A worker paints metal beams at the construction site, March 31, 2017. [AFP]


A Thai sculptor works on a figure that will serve as a mold for a series of images to decorate the wooden pyre, March 9, 2017. [AFP]


A shop is filled with molds of statues of mythical beasts destined for King Bhumibol’s cremation ceremony, March 9, 2017. [AFP]


An artist works on a wood cut that will be featured in the pyre’s intricate design, Feb. 23, 2017. [AFP]


Construction continues at the site for King Bhumibol’s cremation, April 25, 2017. [AFP]

As construction workers build an ornate 50 meter- (165 feet-) tall royal pyre and complex of structures where late Thai King Bhumibol Adulyadej will be cremated in October as part of funeral rites stretching over five days, artisans are working to complete hundreds of sculptures to fill it.

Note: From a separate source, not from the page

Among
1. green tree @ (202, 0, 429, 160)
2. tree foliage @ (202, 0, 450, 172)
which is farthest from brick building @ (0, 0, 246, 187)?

Construction began shortly after a Feb. 27 ceremony to lay the cornerstones for the complex going up next to the Grand Palace in Bangkok, where the king’s body is being kept before his cremation.

When he died at age 88 on Oct. 13, 2016, Bhumibol was the world’s longest-reigning monarch. His rule lasted seven decades and his cremation, now set for Oct. 26, will mark the end of a year of national mourning.